### TASK
Which lines in the material below contain the word "nearest"? Copy each of those lines in full.

### SUPPLIED RECORDS

====

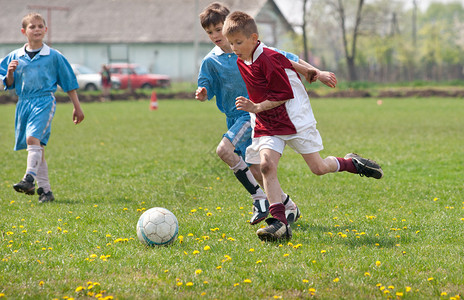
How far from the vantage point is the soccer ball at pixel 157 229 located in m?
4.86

====

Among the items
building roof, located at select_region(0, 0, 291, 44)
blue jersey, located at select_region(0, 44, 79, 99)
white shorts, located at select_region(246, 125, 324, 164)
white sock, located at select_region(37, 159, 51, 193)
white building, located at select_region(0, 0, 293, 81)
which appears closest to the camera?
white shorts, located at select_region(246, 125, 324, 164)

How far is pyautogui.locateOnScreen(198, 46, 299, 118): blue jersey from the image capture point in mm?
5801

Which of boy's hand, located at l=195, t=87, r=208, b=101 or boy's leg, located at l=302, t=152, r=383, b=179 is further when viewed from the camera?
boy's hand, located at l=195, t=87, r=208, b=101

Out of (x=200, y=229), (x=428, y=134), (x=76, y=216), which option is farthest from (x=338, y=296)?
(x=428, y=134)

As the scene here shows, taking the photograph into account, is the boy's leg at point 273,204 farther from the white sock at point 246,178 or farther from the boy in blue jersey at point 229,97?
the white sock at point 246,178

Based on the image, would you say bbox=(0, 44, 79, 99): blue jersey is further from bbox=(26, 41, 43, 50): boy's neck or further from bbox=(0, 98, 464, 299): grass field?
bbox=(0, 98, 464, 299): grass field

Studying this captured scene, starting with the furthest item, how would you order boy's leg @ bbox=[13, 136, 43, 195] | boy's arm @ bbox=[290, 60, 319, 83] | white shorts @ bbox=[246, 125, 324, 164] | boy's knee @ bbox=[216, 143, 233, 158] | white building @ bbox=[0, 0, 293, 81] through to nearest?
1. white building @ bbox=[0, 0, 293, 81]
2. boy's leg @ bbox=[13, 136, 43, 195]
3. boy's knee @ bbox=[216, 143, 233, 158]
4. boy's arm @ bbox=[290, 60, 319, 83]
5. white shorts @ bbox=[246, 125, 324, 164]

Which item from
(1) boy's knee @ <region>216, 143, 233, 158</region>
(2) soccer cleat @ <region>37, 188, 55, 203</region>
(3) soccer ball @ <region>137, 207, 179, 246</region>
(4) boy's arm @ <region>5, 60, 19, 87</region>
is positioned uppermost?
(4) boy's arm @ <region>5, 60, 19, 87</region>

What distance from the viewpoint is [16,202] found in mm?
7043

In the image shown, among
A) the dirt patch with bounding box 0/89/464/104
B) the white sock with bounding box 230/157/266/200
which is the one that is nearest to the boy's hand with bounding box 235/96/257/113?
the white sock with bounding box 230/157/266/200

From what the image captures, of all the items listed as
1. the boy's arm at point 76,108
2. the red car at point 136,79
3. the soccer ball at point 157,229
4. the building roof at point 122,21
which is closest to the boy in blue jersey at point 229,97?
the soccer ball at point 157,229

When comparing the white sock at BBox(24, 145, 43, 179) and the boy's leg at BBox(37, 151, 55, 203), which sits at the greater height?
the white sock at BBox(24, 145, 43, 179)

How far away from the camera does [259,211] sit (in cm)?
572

====

### CORRECT RESPONSE
Studying this captured scene, starting with the furthest item, how would you order boy's leg @ bbox=[13, 136, 43, 195] | boy's arm @ bbox=[290, 60, 319, 83] | white shorts @ bbox=[246, 125, 324, 164] | boy's knee @ bbox=[216, 143, 233, 158] | white building @ bbox=[0, 0, 293, 81] through to nearest?
which is the one that is nearest to the boy's hand with bounding box 235/96/257/113?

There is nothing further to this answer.